Species discrimination

In the present study, three commonly used methods; tree-based, distance-based, and similarity-based (BLAST-Basic Local Alignment Search Tool) were applied to the individual DNA barcode and their potential combinations to assess the effectiveness of species discrimination.

Tree-based approach

In this approach, discrimination effectiveness of individual barcodes or their combinations is determined based on the proportion of monophyletic species in dendrograms. Unrooted neighbour-joining (NJ) trees were built using p-distance and pairwise deletion model for the tree-based technique in MEGA X [35,36,37]. Node support was determined using 1000 bootstrap replicates.
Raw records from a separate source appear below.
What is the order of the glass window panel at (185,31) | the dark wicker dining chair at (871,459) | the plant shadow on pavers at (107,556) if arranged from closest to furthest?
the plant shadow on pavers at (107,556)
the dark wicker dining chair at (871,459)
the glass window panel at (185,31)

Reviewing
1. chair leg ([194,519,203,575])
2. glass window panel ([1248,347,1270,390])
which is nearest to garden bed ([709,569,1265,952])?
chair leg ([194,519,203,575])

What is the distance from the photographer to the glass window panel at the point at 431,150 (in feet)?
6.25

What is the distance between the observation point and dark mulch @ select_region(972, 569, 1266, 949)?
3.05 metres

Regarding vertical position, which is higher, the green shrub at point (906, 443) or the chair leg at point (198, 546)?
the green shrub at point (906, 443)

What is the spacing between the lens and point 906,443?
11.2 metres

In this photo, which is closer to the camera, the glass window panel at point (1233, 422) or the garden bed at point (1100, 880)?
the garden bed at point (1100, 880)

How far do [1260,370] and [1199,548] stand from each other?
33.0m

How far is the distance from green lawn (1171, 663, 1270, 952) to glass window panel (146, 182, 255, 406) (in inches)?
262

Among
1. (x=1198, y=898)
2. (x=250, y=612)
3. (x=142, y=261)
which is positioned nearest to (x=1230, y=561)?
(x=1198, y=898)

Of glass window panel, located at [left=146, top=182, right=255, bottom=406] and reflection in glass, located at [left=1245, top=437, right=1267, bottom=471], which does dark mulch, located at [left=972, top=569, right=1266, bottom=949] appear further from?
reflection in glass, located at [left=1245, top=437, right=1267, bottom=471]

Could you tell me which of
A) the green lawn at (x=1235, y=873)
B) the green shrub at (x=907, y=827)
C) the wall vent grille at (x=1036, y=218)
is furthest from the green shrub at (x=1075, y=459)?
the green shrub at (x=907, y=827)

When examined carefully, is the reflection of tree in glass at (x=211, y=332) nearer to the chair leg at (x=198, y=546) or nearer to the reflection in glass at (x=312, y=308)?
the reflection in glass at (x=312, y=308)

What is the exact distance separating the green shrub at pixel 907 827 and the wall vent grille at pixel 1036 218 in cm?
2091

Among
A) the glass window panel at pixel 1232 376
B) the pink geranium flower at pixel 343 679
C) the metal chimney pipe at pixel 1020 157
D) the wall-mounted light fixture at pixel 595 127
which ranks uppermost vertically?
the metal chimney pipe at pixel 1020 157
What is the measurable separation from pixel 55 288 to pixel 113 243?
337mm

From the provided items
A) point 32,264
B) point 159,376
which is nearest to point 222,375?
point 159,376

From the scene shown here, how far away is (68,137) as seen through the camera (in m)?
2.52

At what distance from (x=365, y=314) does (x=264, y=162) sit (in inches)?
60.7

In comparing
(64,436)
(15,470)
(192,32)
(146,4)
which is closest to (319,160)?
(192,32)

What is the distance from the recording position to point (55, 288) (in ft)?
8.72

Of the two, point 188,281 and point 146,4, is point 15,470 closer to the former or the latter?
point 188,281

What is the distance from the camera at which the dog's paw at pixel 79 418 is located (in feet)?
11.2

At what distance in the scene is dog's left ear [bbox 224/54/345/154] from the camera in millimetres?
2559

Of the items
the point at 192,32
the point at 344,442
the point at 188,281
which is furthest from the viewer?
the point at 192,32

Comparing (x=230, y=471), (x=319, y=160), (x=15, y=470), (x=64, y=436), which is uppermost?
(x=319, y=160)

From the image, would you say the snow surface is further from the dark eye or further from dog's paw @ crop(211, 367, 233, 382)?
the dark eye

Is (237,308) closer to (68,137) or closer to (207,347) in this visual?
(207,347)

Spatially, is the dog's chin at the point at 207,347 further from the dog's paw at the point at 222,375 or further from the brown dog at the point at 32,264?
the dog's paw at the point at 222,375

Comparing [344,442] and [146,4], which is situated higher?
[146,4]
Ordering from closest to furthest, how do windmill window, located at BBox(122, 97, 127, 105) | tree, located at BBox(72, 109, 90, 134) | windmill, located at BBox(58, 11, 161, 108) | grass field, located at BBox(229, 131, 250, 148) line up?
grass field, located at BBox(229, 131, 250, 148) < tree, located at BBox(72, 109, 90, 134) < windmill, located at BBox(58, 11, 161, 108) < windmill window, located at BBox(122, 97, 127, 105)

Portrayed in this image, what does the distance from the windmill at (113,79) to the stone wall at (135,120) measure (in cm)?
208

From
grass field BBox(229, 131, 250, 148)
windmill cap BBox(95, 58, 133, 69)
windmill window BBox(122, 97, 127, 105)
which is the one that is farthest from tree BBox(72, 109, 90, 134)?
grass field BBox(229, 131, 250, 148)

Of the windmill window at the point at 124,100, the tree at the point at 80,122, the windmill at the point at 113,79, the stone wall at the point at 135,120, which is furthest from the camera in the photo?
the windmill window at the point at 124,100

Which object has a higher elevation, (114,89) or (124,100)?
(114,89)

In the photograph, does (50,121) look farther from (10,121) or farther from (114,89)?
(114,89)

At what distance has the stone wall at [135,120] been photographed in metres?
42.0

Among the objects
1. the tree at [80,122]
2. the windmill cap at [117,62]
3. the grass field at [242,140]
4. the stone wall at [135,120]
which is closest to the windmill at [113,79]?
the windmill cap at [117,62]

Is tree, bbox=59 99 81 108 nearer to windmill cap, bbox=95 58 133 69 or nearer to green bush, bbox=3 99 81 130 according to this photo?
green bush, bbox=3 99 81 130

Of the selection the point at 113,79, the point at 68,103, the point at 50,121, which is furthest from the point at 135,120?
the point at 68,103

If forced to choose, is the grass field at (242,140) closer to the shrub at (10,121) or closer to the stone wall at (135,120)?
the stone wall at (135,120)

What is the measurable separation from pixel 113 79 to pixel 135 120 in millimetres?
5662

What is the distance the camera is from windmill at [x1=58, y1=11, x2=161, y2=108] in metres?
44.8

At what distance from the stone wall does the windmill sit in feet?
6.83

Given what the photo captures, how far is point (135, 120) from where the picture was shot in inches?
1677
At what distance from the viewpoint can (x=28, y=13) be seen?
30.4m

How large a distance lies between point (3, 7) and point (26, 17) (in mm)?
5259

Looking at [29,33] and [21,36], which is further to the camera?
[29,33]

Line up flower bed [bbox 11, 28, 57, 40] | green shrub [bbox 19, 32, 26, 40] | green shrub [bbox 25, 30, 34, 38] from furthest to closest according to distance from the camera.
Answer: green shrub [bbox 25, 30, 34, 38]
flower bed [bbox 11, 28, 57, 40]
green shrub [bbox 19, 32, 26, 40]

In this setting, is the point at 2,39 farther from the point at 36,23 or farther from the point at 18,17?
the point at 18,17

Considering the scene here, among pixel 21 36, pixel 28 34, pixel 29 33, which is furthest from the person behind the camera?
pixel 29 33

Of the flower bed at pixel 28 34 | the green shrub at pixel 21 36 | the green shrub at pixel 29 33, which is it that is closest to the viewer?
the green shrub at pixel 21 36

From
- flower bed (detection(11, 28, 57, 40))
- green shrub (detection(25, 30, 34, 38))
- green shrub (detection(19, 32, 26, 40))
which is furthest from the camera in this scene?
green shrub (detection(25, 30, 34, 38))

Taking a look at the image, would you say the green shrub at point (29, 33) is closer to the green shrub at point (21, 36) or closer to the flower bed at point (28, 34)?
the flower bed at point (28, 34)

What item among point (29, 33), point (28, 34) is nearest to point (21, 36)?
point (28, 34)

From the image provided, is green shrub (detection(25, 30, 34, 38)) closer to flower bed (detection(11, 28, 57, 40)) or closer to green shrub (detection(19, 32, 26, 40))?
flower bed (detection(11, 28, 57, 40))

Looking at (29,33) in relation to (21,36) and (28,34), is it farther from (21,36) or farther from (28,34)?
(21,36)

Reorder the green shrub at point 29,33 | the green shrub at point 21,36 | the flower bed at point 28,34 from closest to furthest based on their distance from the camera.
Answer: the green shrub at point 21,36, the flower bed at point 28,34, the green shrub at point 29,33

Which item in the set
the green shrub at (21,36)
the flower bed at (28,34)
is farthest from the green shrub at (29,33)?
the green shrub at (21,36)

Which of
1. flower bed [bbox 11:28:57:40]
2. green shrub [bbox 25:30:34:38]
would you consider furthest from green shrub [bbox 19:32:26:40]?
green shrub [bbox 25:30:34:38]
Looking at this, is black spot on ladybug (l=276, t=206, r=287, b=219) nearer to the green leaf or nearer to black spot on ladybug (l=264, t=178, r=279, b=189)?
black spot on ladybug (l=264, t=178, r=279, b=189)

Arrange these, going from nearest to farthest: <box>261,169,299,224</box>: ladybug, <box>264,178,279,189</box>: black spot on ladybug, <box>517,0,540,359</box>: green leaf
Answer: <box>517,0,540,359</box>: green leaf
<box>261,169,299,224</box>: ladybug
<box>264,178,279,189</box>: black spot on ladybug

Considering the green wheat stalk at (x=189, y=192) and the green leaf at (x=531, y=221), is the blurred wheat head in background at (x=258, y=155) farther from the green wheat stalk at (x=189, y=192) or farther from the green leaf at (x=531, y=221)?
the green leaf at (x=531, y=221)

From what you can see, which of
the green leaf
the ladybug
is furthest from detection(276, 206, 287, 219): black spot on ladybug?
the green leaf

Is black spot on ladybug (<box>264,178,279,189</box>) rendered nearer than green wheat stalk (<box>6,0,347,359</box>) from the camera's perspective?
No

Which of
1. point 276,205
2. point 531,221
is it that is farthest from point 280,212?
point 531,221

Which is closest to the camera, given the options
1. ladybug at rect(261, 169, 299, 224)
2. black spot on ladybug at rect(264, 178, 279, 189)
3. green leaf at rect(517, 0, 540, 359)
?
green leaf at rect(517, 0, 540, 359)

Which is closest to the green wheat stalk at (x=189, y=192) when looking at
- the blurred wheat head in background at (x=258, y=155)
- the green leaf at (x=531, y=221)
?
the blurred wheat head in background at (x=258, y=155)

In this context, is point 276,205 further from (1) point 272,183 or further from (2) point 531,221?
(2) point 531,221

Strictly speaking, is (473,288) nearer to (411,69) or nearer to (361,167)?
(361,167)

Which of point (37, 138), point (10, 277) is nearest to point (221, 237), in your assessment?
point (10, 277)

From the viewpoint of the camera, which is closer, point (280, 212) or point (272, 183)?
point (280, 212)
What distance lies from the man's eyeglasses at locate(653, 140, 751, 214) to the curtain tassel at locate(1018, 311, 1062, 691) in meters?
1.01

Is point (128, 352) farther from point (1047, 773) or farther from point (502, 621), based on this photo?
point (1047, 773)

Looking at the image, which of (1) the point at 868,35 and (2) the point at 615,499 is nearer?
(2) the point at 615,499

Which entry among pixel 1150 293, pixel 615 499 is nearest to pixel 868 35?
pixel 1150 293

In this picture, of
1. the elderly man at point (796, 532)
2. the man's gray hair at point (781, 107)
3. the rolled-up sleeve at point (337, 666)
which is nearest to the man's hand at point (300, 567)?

Species discrimination was considered successful when every individual of the same species belonged to a single clade [7]. The species discrimination rate for a DNA barcode region was calculated as the number of species which did not cluster with individuals of any other species divided by the total number of species used.

Distance-based approach

In this approach, pairwise-genetic distance (PWG-distance) was calculated using Kimura-2-parameter (K2P) model using MEGA X software. Inter- and intra-specific genetic distances were used to calculate barcoding gaps [7, 38]. No species discrimination was considered when the interspecific genetic distance between the corresponding species was estimated as zero (0.0) [39]. Species discrimination rate was calculated as the number of species having K2P distance zero with any other species divided by the total number of species that have been analyzed for a DNA barcode region.

Similarity-based approach

In this approach, NCBI BLAST program was used and all sequences were queried using the blastn command. Discrimination of a species was considered satisfactory if all the members of a species appeared in top matching hit. If all the sequences of a species showed 100% match (query cover and percent identity) or maximum with only same species, not with others, then species identification was considered successful. The species discrimination rate was calculated as the number of species which matched with same species divided by the total number of species used.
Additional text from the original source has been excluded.